- _REQUIRED ACTIONS_:
• a. Answer these questions using the Manna House post.
(i) On the date line of the post, what day and date appear?
(ii) How many women are typically in the volunteer circle?
(iii) Which explanation for the gender distribution does the writer think has some truth?
• b. Copy everything in the Manna House post from "What does the" down to "25:25-26).  Women’s work.", keeping every word and punctuation mark the same.

- _TEXT PASSAGE_:
━━━━━━━━

Monday, July 14, 2014

Women’s Work, Hospitality, and Getting Saved

Women’s Work, Hospitality, and Getting Saved

I’ve often noticed that at Manna House most of the volunteers are women.  There have been some mornings when the only male in the circle at the beginning of the day was me, though more typically there are one or two more.  Meanwhile, there are six or seven women.
            I’ve wondered about this gender distribution at Manna House on more than one occasion.  There are probably a number of explanations for it, but one that I think has some truth is that hospitality is considered women’s work, and therefore not valued by many men.
            What does the work of hospitality entail?  Making and serving coffee.  Helping people pick out clothes.  Doing laundry.  Cleaning showers and toilets.  Wiping up spills.  Sweeping and mopping.  It is all considered women’s work.
            Here’s Jesus describing how we’ll meet him, “for I was hungry and you gave me food, I was thirsty and you gave me something to drink, I was a stranger and you welcomed me, I was naked and you gave me clothing, I was sick and you took care of me, I was in prison and you visited me” (Matthew 25:25-26).  Women’s work.

━━━━━━━━

- _RECORDS SUPPLIED_:
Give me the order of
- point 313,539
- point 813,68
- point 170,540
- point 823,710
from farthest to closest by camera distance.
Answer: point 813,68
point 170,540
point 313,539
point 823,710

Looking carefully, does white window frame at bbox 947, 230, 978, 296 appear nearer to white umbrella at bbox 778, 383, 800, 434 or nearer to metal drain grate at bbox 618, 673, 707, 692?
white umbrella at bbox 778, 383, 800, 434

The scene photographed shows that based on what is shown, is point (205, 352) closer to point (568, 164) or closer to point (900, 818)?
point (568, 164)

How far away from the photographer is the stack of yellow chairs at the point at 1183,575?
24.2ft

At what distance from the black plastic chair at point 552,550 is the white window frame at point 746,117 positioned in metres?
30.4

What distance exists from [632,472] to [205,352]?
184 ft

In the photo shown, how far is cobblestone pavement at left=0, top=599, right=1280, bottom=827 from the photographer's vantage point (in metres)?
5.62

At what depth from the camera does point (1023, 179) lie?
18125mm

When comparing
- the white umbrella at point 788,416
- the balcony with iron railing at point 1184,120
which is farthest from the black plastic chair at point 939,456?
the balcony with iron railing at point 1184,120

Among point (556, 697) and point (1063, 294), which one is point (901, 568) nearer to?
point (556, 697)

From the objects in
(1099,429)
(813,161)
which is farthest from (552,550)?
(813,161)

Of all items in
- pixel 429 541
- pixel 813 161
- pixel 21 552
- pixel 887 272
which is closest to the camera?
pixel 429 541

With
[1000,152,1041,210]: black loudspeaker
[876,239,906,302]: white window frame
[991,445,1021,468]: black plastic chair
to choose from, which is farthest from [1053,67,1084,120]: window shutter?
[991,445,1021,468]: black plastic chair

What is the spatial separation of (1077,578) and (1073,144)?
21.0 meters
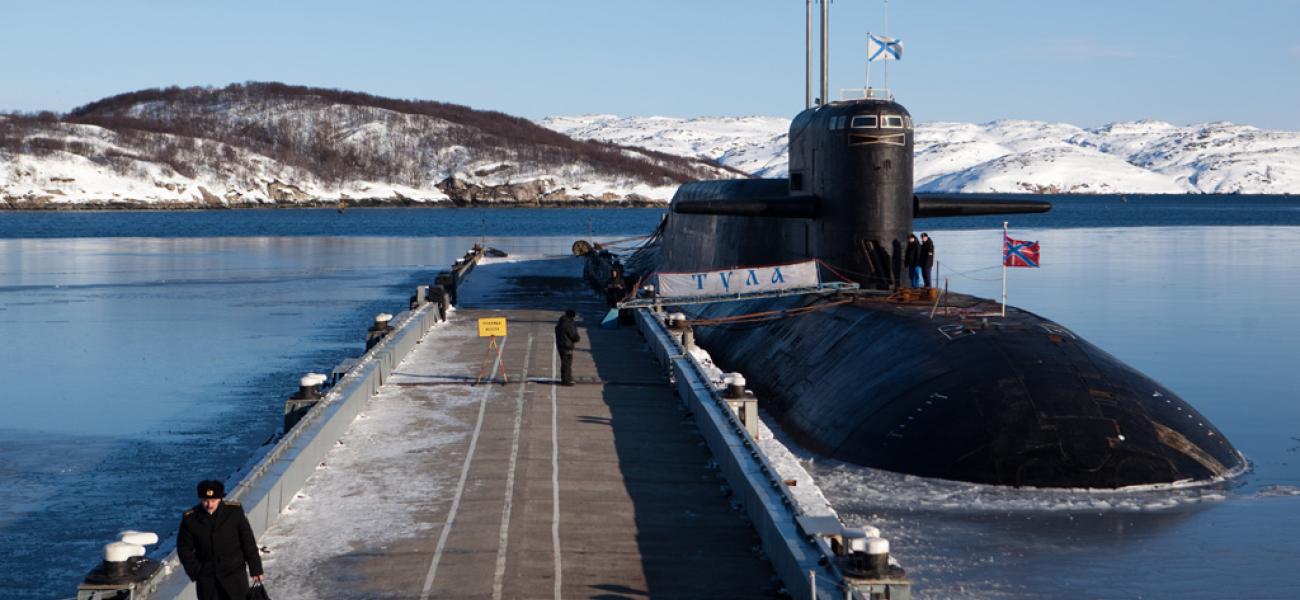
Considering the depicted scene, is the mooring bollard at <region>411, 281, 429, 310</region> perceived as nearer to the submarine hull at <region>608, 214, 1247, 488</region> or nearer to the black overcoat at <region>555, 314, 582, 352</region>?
the submarine hull at <region>608, 214, 1247, 488</region>

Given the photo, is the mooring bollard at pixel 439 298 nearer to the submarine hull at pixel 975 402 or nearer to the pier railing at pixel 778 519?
the submarine hull at pixel 975 402

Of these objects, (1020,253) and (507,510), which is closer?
(507,510)

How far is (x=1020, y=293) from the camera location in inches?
1991

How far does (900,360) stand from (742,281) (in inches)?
344

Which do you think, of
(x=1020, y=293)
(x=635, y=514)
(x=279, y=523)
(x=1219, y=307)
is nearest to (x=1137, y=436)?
(x=635, y=514)

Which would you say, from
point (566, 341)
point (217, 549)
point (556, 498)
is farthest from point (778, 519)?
point (566, 341)

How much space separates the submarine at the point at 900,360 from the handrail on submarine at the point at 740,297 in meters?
0.15

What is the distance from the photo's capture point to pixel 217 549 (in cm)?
932

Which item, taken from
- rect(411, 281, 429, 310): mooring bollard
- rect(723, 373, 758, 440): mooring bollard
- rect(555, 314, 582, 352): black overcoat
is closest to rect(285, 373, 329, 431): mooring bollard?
rect(555, 314, 582, 352): black overcoat

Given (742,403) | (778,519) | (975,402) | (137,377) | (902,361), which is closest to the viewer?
(778,519)

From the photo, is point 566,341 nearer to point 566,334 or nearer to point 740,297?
point 566,334

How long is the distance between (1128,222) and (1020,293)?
3743 inches

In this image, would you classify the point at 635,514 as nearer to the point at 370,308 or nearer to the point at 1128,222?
the point at 370,308

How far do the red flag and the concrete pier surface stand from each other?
5.87m
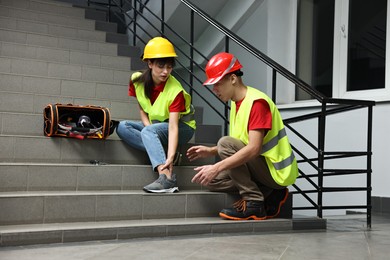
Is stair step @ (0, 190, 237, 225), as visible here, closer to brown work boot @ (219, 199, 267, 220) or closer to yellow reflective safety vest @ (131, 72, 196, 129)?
brown work boot @ (219, 199, 267, 220)

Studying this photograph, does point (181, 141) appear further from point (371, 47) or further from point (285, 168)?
point (371, 47)

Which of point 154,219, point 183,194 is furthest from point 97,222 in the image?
point 183,194

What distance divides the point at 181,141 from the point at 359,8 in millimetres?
2504

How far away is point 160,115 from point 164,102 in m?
0.09

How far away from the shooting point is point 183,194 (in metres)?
3.30

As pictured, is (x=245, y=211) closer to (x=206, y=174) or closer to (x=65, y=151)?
(x=206, y=174)

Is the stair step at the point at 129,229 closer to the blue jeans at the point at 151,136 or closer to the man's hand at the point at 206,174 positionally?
the man's hand at the point at 206,174

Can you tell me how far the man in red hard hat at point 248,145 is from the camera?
3102mm

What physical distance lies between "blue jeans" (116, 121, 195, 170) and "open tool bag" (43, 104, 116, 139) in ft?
0.40

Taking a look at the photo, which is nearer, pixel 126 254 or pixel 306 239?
pixel 126 254

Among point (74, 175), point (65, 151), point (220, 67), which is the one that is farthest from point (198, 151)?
point (65, 151)

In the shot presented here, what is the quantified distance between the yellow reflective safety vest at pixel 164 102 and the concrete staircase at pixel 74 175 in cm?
27

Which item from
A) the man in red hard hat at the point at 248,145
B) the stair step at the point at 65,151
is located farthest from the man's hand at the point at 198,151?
the stair step at the point at 65,151

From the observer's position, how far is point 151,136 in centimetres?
347
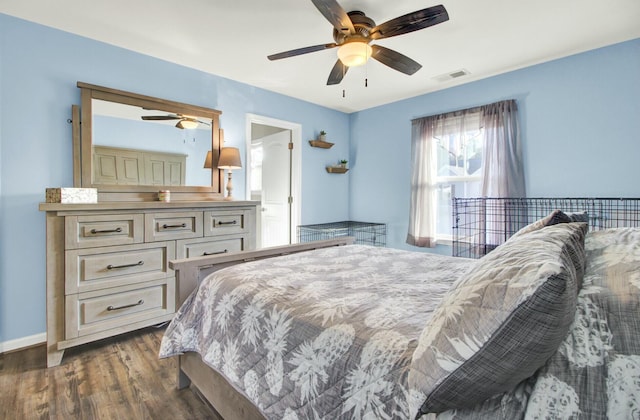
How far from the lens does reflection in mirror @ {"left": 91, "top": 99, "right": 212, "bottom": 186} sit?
2646 mm

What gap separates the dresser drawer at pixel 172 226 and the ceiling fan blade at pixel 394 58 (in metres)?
1.94

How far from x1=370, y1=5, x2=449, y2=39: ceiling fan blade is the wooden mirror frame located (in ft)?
6.36

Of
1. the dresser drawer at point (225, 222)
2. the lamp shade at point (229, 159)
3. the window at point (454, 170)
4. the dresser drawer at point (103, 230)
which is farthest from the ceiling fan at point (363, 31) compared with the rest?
the dresser drawer at point (103, 230)

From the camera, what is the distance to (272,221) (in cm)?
454

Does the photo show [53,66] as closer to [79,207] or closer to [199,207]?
[79,207]

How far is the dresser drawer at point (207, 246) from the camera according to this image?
104 inches

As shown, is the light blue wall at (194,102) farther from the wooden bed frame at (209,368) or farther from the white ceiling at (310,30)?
the wooden bed frame at (209,368)

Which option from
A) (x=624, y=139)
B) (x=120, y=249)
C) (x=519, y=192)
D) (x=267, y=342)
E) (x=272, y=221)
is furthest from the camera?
(x=272, y=221)

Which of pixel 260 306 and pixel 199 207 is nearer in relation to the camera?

━━━━━━━━

- _PER-TASK ANSWERS_:
• a.
(i) Monday, July 14, 2014.
(ii) Six or seven.
(iii) Hospitality is considered women's work and is therefore not valued by many men.

• b.
What does the work of hospitality entail?  Making and serving coffee.  Helping people pick out clothes.  Doing laundry.  Cleaning showers and toilets.  Wiping up spills.  Sweeping and mopping.  It is all considered women’s work.
            Here’s Jesus describing how we’ll meet him, “for I was hungry and you gave me food, I was thirsty and you gave me something to drink, I was a stranger and you welcomed me, I was naked and you gave me clothing, I was sick and you took care of me, I was in prison and you visited me” (Matthew 25:25-26).  Women’s work.